The built environment of cities provide a ‘space’ for creating opportunities of social interaction. However, it is the presence of people that transforms a space into a ‘successful place’. The works of Jane Jacobs and William H. Whyte brought about the discussions towards understanding the human experience of cities. Their work suggested that people enjoy places that they can engage with.
“Cities have the capability of providing something for everybody, only because, and only when, they are created by everybody.” – Jane Jacobs
“What attracts people most, it would appear, is other people” – William H. Whyte
Through their work, the concept of placemaking gained prominence in the 1960s. Placemaking is a tool as well as a process of shaping public realm, through a people-centric design and a bottom-up approach. The premise is to improve the shared value of public realm, making it accessible, inclusive and safe. Placemaking creates quality places, that are inclusive of physical, cultural and social identities of the local community.
Master plans are developed with a vision to improve city life. However, they fall short of the concept that cities are experienced at the human scale. Master plans create open spaces in the city, but the challenge of activating these spaces to create opportunities of engagement remains unaddressed. A method to create, evolve and sustain ‘active places’ needs to be integrated in the system. The concept of placemaking, therefore, is an important aspect in the planning and design of cities today.
Spanish Steps, Rome © Raúl Alejandro Rodríguez
Asking the right questions while designing can help strengthen the connection between people and places.
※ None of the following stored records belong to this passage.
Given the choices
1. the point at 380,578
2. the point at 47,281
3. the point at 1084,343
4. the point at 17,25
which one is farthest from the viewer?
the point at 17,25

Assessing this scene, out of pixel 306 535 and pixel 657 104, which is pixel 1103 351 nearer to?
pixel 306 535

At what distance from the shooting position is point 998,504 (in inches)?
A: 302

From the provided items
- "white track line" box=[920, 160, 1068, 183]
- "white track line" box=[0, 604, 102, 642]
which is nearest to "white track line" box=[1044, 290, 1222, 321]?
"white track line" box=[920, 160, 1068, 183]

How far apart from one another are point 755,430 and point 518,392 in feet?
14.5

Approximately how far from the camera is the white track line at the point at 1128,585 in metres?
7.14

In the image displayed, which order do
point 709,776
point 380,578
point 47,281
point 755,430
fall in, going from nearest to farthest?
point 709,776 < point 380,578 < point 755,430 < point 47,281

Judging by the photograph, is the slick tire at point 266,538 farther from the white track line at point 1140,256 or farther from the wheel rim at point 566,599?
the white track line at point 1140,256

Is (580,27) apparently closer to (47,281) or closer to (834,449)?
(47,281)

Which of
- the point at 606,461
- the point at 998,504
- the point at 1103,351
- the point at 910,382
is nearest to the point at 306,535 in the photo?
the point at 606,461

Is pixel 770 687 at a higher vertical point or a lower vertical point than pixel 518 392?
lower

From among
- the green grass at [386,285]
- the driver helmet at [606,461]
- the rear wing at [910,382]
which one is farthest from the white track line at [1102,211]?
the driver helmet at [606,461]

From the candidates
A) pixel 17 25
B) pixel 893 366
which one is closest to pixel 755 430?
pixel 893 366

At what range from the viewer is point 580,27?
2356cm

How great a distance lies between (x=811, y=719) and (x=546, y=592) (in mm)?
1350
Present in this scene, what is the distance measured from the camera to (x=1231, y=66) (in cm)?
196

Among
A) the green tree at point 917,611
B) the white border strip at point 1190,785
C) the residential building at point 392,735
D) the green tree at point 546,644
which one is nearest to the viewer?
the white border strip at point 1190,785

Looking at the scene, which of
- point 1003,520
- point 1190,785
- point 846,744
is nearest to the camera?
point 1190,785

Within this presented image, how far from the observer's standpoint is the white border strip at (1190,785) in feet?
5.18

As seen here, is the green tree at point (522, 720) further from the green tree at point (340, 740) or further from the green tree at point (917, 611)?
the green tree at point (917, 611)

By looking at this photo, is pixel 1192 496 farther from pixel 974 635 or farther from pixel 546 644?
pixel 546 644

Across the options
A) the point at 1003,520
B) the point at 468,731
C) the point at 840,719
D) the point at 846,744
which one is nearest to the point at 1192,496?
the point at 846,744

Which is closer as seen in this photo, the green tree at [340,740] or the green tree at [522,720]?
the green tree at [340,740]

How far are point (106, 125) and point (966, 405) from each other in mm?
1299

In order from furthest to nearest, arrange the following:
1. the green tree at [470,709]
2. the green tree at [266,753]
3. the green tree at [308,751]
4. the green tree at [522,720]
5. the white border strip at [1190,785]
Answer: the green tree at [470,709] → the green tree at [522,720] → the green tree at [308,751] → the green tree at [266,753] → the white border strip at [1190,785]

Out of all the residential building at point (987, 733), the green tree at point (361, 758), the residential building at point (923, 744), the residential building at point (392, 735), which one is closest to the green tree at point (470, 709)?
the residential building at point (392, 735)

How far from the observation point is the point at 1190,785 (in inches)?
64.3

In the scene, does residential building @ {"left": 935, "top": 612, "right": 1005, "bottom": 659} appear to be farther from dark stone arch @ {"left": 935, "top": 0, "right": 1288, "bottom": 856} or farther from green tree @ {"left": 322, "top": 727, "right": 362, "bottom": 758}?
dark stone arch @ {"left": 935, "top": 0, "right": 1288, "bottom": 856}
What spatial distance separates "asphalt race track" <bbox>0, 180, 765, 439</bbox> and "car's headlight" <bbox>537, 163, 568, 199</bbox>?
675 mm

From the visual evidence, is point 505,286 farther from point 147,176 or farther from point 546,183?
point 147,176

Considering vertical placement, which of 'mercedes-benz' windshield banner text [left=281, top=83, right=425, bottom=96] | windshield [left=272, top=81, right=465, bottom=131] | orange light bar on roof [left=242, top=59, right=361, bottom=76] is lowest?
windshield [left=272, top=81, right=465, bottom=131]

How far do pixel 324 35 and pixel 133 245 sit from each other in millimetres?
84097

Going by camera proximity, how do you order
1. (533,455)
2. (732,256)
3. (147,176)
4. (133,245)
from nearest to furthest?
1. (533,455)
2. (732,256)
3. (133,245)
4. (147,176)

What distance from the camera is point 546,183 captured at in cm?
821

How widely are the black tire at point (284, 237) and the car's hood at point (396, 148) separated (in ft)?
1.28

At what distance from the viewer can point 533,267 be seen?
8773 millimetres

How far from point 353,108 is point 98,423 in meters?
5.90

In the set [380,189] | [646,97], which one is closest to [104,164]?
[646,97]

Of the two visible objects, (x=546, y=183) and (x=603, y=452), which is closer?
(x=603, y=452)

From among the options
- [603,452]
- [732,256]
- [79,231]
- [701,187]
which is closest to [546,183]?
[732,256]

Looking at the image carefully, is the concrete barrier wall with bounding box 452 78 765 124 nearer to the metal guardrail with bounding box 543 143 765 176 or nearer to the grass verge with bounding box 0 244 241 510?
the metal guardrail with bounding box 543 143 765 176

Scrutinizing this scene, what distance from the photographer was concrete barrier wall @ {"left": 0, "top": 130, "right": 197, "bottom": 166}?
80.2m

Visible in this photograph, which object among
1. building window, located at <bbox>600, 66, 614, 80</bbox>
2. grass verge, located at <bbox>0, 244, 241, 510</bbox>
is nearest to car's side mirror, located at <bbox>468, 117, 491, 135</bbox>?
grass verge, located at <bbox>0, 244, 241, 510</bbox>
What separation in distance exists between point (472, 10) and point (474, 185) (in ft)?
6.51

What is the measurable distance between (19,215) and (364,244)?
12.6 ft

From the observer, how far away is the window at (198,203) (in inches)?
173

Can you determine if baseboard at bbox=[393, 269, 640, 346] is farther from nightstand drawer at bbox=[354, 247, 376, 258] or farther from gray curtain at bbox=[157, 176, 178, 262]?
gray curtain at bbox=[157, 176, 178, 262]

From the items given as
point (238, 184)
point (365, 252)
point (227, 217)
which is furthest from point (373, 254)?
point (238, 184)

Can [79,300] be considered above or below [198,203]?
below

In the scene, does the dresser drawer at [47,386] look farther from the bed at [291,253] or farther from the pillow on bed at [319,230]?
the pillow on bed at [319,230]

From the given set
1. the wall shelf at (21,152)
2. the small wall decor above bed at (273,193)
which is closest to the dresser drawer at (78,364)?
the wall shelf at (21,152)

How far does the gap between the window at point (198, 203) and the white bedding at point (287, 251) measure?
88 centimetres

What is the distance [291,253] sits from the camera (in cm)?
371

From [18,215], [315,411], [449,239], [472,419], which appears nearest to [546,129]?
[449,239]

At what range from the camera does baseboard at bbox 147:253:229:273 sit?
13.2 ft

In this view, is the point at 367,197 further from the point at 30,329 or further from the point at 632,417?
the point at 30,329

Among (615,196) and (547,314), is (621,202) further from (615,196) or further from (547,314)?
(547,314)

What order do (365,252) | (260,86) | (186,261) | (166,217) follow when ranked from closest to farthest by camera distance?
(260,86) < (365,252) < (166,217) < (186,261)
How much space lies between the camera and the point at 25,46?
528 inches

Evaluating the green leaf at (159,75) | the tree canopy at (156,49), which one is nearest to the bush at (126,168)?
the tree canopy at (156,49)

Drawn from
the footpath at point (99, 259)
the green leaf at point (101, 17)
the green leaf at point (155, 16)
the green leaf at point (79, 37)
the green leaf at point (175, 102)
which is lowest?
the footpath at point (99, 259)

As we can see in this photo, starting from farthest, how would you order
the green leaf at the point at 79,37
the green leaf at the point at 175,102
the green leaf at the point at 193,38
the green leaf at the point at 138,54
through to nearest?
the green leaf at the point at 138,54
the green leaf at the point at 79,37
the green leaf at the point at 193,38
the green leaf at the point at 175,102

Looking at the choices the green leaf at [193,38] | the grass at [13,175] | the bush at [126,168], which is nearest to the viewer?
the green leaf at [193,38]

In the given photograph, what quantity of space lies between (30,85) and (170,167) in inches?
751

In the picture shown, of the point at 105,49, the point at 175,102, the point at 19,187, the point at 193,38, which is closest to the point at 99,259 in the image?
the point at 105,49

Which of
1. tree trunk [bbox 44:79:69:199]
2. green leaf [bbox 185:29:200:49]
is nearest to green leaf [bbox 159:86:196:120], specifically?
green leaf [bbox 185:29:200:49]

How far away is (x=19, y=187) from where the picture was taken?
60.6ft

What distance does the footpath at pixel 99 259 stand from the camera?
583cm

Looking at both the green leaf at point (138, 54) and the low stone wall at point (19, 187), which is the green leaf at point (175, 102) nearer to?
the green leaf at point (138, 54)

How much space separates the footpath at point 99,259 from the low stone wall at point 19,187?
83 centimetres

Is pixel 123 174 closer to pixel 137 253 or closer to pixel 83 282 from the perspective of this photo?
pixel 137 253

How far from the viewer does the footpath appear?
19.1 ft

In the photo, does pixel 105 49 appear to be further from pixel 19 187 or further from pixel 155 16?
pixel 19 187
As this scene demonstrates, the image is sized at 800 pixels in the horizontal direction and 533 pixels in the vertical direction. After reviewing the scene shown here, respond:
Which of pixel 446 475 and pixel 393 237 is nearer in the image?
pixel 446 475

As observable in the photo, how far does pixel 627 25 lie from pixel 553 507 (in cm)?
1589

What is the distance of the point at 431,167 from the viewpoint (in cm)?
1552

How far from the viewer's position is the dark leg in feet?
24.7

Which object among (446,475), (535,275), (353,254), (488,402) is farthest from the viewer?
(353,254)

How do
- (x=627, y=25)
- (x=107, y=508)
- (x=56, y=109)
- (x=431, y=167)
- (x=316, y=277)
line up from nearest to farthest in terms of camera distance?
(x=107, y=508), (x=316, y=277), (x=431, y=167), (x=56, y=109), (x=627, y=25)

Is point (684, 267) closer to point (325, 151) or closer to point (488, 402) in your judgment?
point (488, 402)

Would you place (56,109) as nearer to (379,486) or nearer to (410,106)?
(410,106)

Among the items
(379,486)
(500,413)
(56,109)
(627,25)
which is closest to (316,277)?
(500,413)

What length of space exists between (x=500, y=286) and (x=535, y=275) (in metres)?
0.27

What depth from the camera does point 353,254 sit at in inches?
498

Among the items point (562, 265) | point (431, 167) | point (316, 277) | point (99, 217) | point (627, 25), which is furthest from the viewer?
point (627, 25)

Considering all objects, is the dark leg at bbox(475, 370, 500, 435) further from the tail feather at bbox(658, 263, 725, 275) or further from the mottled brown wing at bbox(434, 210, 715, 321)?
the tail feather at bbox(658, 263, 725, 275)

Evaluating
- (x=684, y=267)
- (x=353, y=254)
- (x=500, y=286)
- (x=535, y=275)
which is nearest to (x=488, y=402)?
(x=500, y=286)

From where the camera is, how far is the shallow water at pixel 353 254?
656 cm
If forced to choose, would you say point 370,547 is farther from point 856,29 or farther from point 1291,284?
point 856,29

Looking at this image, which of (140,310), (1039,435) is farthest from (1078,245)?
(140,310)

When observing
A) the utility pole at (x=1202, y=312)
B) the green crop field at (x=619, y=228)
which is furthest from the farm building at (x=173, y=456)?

The physical as well as visual accessibility of a place makes it noticeable to people. Places that are well-connected and noticeable are safe. However, it is important to understand the scale of a space in order to identify the type of accessibility that it requires. While city-level places benefit from their proximity to public transport, neighbourhood-level places benefit from their linkage to the main neighbourhood street, and cluster-level places benefit from their visual connectivity to the surrounding built form.
St Peter's Square, Rome © Andrew Shaw
People visit places for work, recreation, social purposes. However, a major driving force in determining the purpose of a place lies in its surrounding context. A close study of the existing uses in the surroundings inform the needs and demands of the area and its people. While recreational places may prioritise leisure seating, shopping streets prioritise a visually-engaging pedestrian experience. The need of the neighbourhood and the city are varied and must be acknowledged when designing the place for a purpose.
Paley Park, New York © Tom Klein
Places that are exclusive to a particular user-group become redundant for the community. In order to design places that provide something for everybody, it is essential to adopt a people-centric approach that determines the demands of the entire community. While one user-group may require a leisure seating, the other may require a jogging track, or commercial kiosks. An inclusive place with a variety of activities allows people to create their own experiences. They become places to meet new people, old friends, family, they grow into the ‘go-to’ places of the city.
Trafalgar Square, London © Sura Ark
The above three aspects; location, purpose and experience, come together to determine the spatial and temporal dynamic of a place. Places that offer a purpose of visit, and a variety of user-group engagement, are active and hence, safe places. While daily activity in a place can be determined by the symbiosis of its functions, it is essential to incorporate flexibility in order to accommodate ephemeral community activities as and when needed. Places that provide flexibility in the nature of its functions develop a sense of belonging for its people.
Maeklong Railway Market, Bangkok © www.viator.com
These questions help determine the character and identity of a place. It can become a key tool in transforming physical spaces into ‘places’ that are centred around people’s demands. Addressing these questions brings into focus the importance of context and scale of a place. Contextual analysis determines the needs and demands of the community, establishes a relevant purpose for the place, and therefore defines its character. Additionally, scale of the place determines the nature of its interaction with built surroundings, as well as the possibilities of interaction amongst people. Community is at the core of placemaking and when people’s demands are catered for, places thrive.